What you should do = In the records below, find the line with "김희정1집 - 나의 노래 (CD)", then retype it and every following line exactly, stopping after the line with "srednevekovie_26". Leave the pictures out.

Records to process =
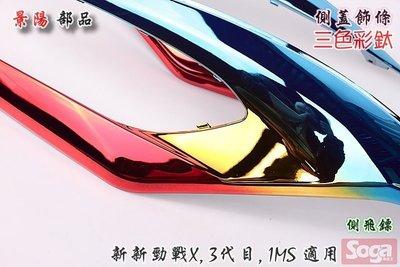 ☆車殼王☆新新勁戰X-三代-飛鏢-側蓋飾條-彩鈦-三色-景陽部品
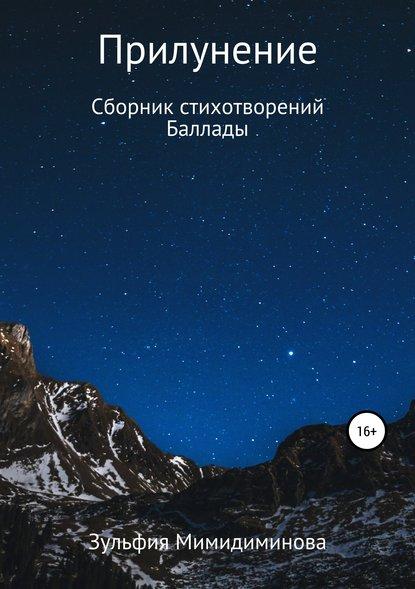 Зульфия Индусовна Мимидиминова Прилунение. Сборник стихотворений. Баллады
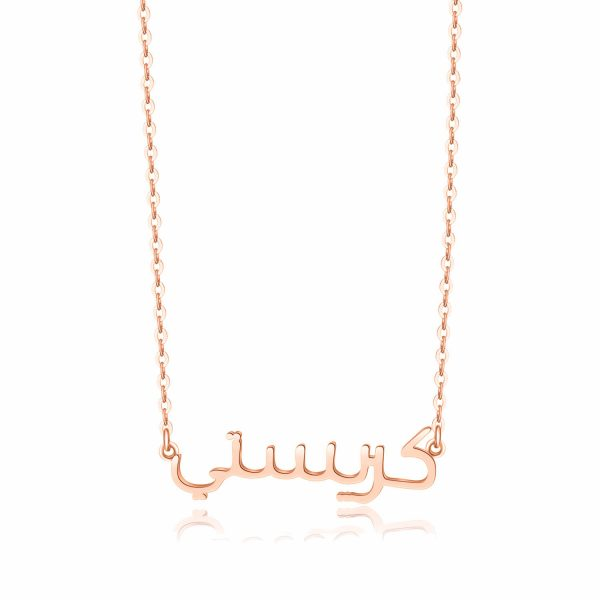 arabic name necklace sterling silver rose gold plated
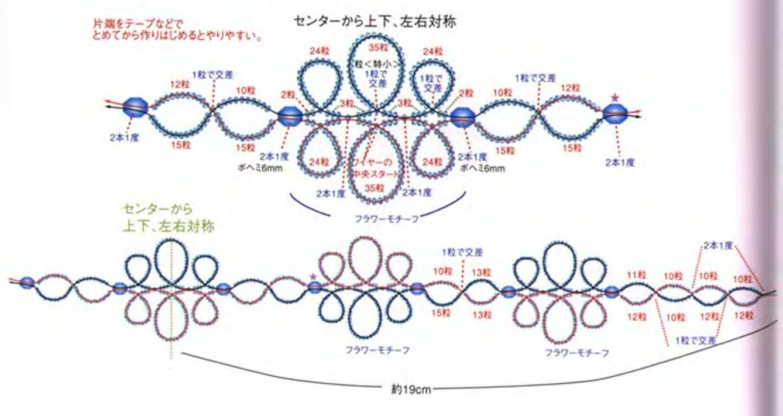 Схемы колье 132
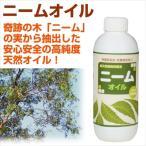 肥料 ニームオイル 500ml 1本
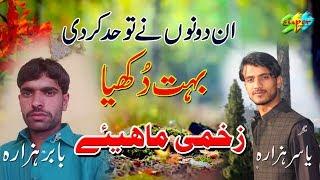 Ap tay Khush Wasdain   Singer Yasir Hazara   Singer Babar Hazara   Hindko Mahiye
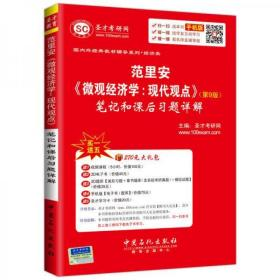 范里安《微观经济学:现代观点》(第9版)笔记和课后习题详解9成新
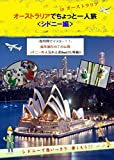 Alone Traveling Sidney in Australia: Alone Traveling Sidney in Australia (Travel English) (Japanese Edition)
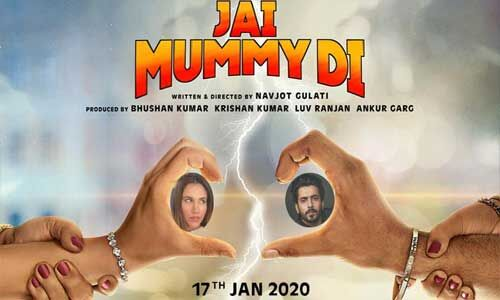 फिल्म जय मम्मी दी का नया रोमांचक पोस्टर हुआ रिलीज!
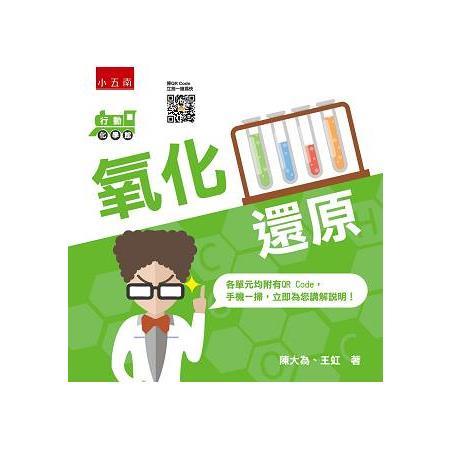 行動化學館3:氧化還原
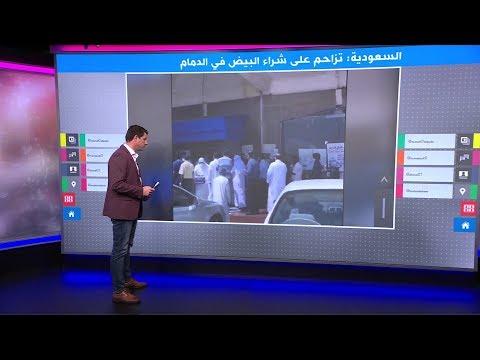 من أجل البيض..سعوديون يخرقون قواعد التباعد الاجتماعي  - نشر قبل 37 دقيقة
---
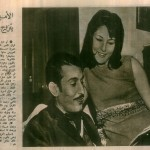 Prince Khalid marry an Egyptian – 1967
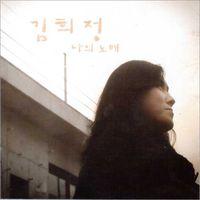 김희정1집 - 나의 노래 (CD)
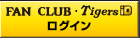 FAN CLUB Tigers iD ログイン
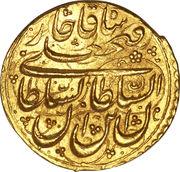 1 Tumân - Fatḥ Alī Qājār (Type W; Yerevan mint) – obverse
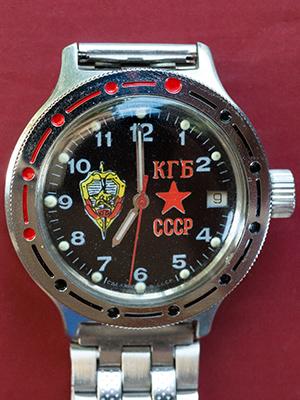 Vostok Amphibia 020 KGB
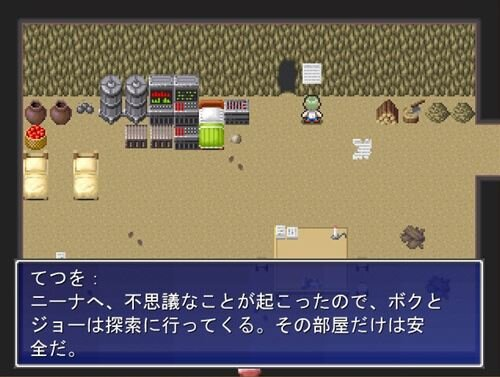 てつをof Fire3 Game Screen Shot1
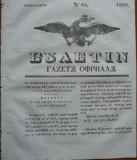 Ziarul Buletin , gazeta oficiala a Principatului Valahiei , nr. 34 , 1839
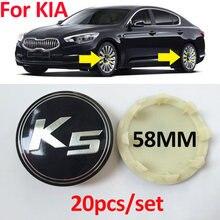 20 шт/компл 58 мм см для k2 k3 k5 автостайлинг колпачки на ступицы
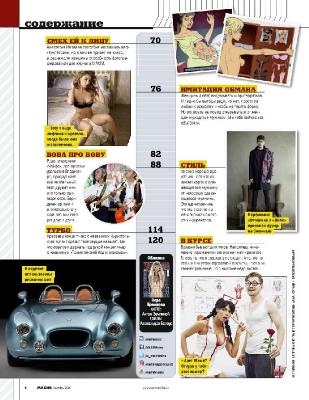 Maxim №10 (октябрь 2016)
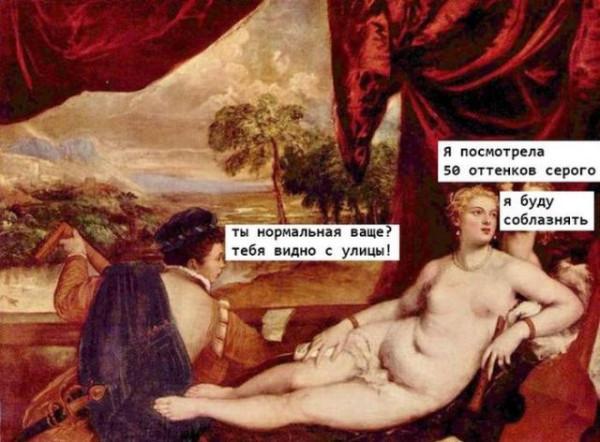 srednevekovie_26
---
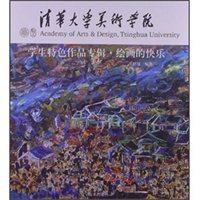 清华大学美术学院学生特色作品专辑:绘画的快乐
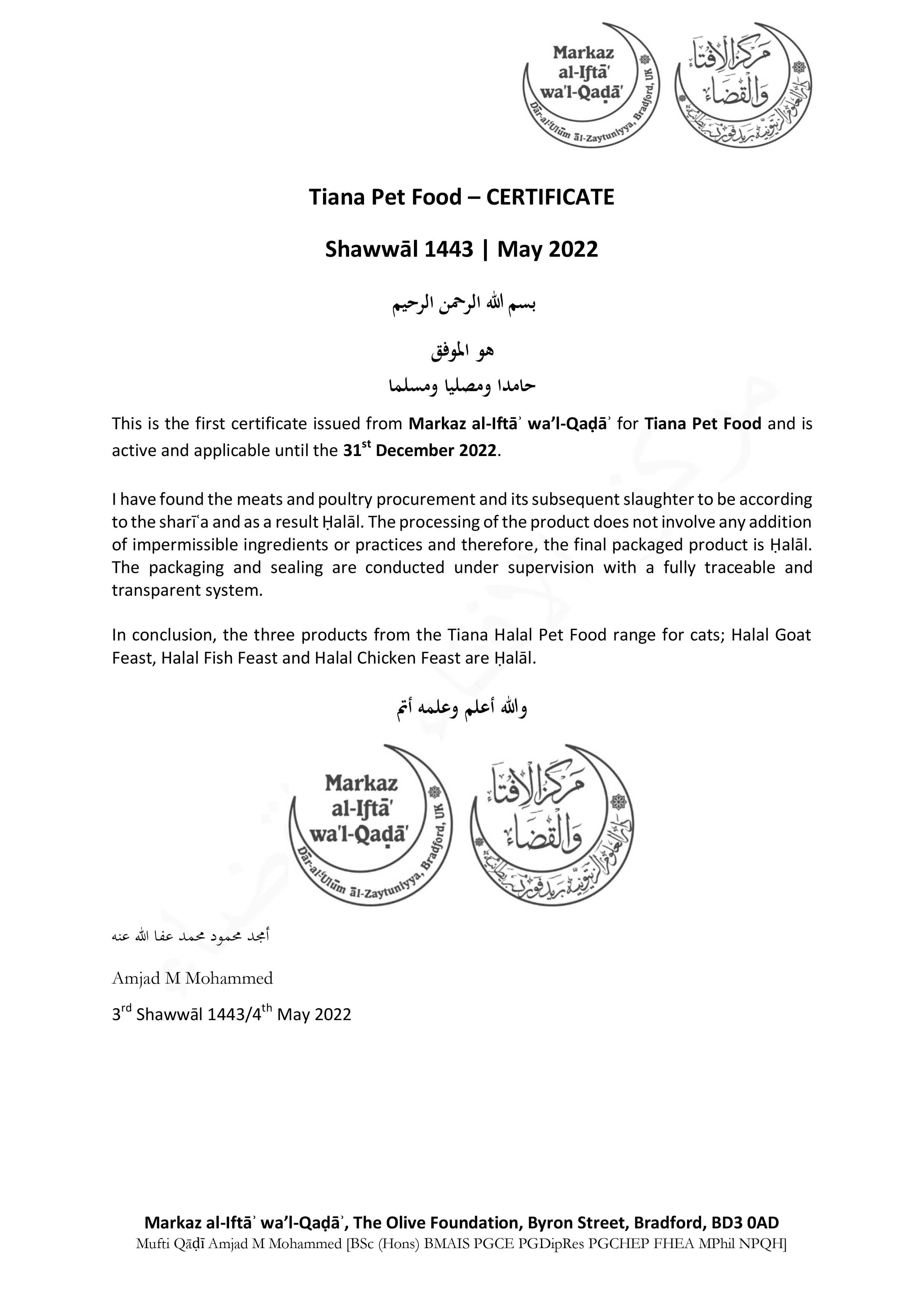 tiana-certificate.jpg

Output of the exercise =
 김희정1집 - 나의 노래 (CD)
 FAN CLUB Tigers iD ログイン
 1 Tumân - Fatḥ Alī Qājār (Type W; Yerevan mint) – obverse
 Vostok Amphibia 020 KGB
 てつをof Fire3 Game Screen Shot1
 Ziarul Buletin , gazeta oficiala a Principatului Valahiei , nr. 34 , 1839
 20 шт/компл 58 мм см для k2 k3 k5 автостайлинг колпачки на ступицы
 Maxim №10 (октябрь 2016)
 srednevekovie_26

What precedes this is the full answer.